(INFORMATION SHOWN begins)

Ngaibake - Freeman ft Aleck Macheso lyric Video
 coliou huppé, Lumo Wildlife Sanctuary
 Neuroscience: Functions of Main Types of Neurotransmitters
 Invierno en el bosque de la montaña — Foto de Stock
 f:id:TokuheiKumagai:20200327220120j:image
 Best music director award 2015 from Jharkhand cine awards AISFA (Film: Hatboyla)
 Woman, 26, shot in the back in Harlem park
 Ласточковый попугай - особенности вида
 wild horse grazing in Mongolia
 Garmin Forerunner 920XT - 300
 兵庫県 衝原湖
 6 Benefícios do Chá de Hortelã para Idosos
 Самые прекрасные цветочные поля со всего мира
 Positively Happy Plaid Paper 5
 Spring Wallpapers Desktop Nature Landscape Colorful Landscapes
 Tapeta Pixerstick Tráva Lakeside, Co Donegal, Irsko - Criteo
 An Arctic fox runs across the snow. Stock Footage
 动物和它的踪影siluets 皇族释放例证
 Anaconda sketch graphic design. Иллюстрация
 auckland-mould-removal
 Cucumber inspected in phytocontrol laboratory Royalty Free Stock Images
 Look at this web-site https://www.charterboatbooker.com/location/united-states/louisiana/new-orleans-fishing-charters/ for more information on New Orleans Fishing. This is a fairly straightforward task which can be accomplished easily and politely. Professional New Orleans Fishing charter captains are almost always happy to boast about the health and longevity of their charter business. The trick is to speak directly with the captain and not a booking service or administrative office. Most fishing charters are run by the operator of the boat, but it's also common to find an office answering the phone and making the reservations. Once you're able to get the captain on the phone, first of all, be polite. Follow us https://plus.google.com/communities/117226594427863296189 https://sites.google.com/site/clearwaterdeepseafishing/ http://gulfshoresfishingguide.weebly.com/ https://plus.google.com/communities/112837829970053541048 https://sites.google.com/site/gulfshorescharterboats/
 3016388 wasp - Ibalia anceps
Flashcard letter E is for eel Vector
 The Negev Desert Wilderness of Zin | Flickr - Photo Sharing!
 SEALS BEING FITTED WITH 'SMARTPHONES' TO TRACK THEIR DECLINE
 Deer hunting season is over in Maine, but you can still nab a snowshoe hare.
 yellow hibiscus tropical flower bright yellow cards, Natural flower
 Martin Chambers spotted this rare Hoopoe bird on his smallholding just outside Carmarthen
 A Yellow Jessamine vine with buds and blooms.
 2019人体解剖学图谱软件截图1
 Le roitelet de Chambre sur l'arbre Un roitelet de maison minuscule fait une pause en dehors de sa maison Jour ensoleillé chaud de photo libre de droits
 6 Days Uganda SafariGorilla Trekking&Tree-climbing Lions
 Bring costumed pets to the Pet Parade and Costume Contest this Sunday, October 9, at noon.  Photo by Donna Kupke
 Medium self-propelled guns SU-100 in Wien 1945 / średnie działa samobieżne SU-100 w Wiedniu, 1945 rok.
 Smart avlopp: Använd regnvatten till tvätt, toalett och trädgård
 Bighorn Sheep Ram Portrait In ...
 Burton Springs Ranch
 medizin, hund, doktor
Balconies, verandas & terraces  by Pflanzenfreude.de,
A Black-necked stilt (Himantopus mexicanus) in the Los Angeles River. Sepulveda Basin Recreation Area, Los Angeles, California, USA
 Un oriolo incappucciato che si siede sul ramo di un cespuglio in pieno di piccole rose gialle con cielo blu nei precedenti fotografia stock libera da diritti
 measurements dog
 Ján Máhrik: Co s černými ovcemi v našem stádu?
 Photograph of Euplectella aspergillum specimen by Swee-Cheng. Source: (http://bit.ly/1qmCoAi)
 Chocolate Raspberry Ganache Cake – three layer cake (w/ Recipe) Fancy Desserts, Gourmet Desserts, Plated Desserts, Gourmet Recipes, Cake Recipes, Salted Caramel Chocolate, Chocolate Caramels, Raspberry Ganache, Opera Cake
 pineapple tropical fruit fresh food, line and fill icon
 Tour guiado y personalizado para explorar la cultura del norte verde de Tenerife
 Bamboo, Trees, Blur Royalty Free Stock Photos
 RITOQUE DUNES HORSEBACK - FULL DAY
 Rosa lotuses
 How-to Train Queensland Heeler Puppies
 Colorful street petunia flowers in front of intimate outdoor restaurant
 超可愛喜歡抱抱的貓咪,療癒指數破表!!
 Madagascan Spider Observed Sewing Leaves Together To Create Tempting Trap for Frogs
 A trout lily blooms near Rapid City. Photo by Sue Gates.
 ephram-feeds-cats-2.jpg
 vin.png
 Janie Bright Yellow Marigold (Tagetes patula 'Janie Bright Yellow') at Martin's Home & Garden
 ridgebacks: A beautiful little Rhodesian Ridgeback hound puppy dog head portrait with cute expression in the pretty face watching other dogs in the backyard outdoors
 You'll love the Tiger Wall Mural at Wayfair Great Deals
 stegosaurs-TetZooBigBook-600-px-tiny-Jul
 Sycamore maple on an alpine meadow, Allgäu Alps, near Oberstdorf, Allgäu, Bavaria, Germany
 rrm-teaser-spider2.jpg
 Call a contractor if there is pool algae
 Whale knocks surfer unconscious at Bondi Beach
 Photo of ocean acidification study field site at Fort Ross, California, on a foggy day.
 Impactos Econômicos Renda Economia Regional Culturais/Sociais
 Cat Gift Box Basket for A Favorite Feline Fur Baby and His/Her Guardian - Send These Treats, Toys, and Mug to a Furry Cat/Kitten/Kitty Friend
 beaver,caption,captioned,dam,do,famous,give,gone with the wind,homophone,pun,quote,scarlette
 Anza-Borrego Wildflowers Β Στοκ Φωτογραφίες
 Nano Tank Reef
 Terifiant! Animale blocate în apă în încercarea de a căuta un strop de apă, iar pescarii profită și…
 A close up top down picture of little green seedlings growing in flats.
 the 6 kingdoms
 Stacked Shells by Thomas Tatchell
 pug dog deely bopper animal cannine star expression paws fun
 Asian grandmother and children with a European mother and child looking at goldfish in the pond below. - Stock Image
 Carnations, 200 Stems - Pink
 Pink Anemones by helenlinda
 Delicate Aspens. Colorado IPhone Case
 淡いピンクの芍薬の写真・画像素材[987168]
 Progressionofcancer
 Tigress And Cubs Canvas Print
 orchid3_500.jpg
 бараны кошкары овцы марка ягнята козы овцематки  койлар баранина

(INFORMATION SHOWN ends)

Transcribe the data above exactly as it reads.

Ngaibake - Freeman ft Aleck Macheso lyric Video
 coliou huppé, Lumo Wildlife Sanctuary
 Neuroscience: Functions of Main Types of Neurotransmitters
 Invierno en el bosque de la montaña — Foto de Stock
 f:id:TokuheiKumagai:20200327220120j:image
 Best music director award 2015 from Jharkhand cine awards AISFA (Film: Hatboyla)
 Woman, 26, shot in the back in Harlem park
 Ласточковый попугай - особенности вида
 wild horse grazing in Mongolia
 Garmin Forerunner 920XT - 300
 兵庫県 衝原湖
 6 Benefícios do Chá de Hortelã para Idosos
 Самые прекрасные цветочные поля со всего мира
 Positively Happy Plaid Paper 5
 Spring Wallpapers Desktop Nature Landscape Colorful Landscapes
 Tapeta Pixerstick Tráva Lakeside, Co Donegal, Irsko - Criteo
 An Arctic fox runs across the snow. Stock Footage
 动物和它的踪影siluets 皇族释放例证
 Anaconda sketch graphic design. Иллюстрация
 auckland-mould-removal
 Cucumber inspected in phytocontrol laboratory Royalty Free Stock Images
 Look at this web-site https://www.charterboatbooker.com/location/united-states/louisiana/new-orleans-fishing-charters/ for more information on New Orleans Fishing. This is a fairly straightforward task which can be accomplished easily and politely. Professional New Orleans Fishing charter captains are almost always happy to boast about the health and longevity of their charter business. The trick is to speak directly with the captain and not a booking service or administrative office. Most fishing charters are run by the operator of the boat, but it's also common to find an office answering the phone and making the reservations. Once you're able to get the captain on the phone, first of all, be polite. Follow us https://plus.google.com/communities/117226594427863296189 https://sites.google.com/site/clearwaterdeepseafishing/ http://gulfshoresfishingguide.weebly.com/ https://plus.google.com/communities/112837829970053541048 https://sites.google.com/site/gulfshorescharterboats/
 3016388 wasp - Ibalia anceps
Flashcard letter E is for eel Vector
 The Negev Desert Wilderness of Zin | Flickr - Photo Sharing!
 SEALS BEING FITTED WITH 'SMARTPHONES' TO TRACK THEIR DECLINE
 Deer hunting season is over in Maine, but you can still nab a snowshoe hare.
 yellow hibiscus tropical flower bright yellow cards, Natural flower
 Martin Chambers spotted this rare Hoopoe bird on his smallholding just outside Carmarthen
 A Yellow Jessamine vine with buds and blooms.
 2019人体解剖学图谱软件截图1
 Le roitelet de Chambre sur l'arbre Un roitelet de maison minuscule fait une pause en dehors de sa maison Jour ensoleillé chaud de photo libre de droits
 6 Days Uganda SafariGorilla Trekking&Tree-climbing Lions
 Bring costumed pets to the Pet Parade and Costume Contest this Sunday, October 9, at noon.  Photo by Donna Kupke
 Medium self-propelled guns SU-100 in Wien 1945 / średnie działa samobieżne SU-100 w Wiedniu, 1945 rok.
 Smart avlopp: Använd regnvatten till tvätt, toalett och trädgård
 Bighorn Sheep Ram Portrait In ...
 Burton Springs Ranch
 medizin, hund, doktor
Balconies, verandas & terraces  by Pflanzenfreude.de,
A Black-necked stilt (Himantopus mexicanus) in the Los Angeles River. Sepulveda Basin Recreation Area, Los Angeles, California, USA
 Un oriolo incappucciato che si siede sul ramo di un cespuglio in pieno di piccole rose gialle con cielo blu nei precedenti fotografia stock libera da diritti
 measurements dog
 Ján Máhrik: Co s černými ovcemi v našem stádu?
 Photograph of Euplectella aspergillum specimen by Swee-Cheng. Source: (http://bit.ly/1qmCoAi)
 Chocolate Raspberry Ganache Cake – three layer cake (w/ Recipe) Fancy Desserts, Gourmet Desserts, Plated Desserts, Gourmet Recipes, Cake Recipes, Salted Caramel Chocolate, Chocolate Caramels, Raspberry Ganache, Opera Cake
 pineapple tropical fruit fresh food, line and fill icon
 Tour guiado y personalizado para explorar la cultura del norte verde de Tenerife
 Bamboo, Trees, Blur Royalty Free Stock Photos
 RITOQUE DUNES HORSEBACK - FULL DAY
 Rosa lotuses
 How-to Train Queensland Heeler Puppies
 Colorful street petunia flowers in front of intimate outdoor restaurant
 超可愛喜歡抱抱的貓咪,療癒指數破表!!
 Madagascan Spider Observed Sewing Leaves Together To Create Tempting Trap for Frogs
 A trout lily blooms near Rapid City. Photo by Sue Gates.
 ephram-feeds-cats-2.jpg
 vin.png
 Janie Bright Yellow Marigold (Tagetes patula 'Janie Bright Yellow') at Martin's Home & Garden
 ridgebacks: A beautiful little Rhodesian Ridgeback hound puppy dog head portrait with cute expression in the pretty face watching other dogs in the backyard outdoors
 You'll love the Tiger Wall Mural at Wayfair Great Deals
 stegosaurs-TetZooBigBook-600-px-tiny-Jul
 Sycamore maple on an alpine meadow, Allgäu Alps, near Oberstdorf, Allgäu, Bavaria, Germany
 rrm-teaser-spider2.jpg
 Call a contractor if there is pool algae
 Whale knocks surfer unconscious at Bondi Beach
 Photo of ocean acidification study field site at Fort Ross, California, on a foggy day.
 Impactos Econômicos Renda Economia Regional Culturais/Sociais
 Cat Gift Box Basket for A Favorite Feline Fur Baby and His/Her Guardian - Send These Treats, Toys, and Mug to a Furry Cat/Kitten/Kitty Friend
 beaver,caption,captioned,dam,do,famous,give,gone with the wind,homophone,pun,quote,scarlette
 Anza-Borrego Wildflowers Β Στοκ Φωτογραφίες
 Nano Tank Reef
 Terifiant! Animale blocate în apă în încercarea de a căuta un strop de apă, iar pescarii profită și…
 A close up top down picture of little green seedlings growing in flats.
 the 6 kingdoms
 Stacked Shells by Thomas Tatchell
 pug dog deely bopper animal cannine star expression paws fun
 Asian grandmother and children with a European mother and child looking at goldfish in the pond below. - Stock Image
 Carnations, 200 Stems - Pink
 Pink Anemones by helenlinda
 Delicate Aspens. Colorado IPhone Case
 淡いピンクの芍薬の写真・画像素材[987168]
 Progressionofcancer
 Tigress And Cubs Canvas Print
 orchid3_500.jpg
 бараны кошкары овцы марка ягнята козы овцематки  койлар баранина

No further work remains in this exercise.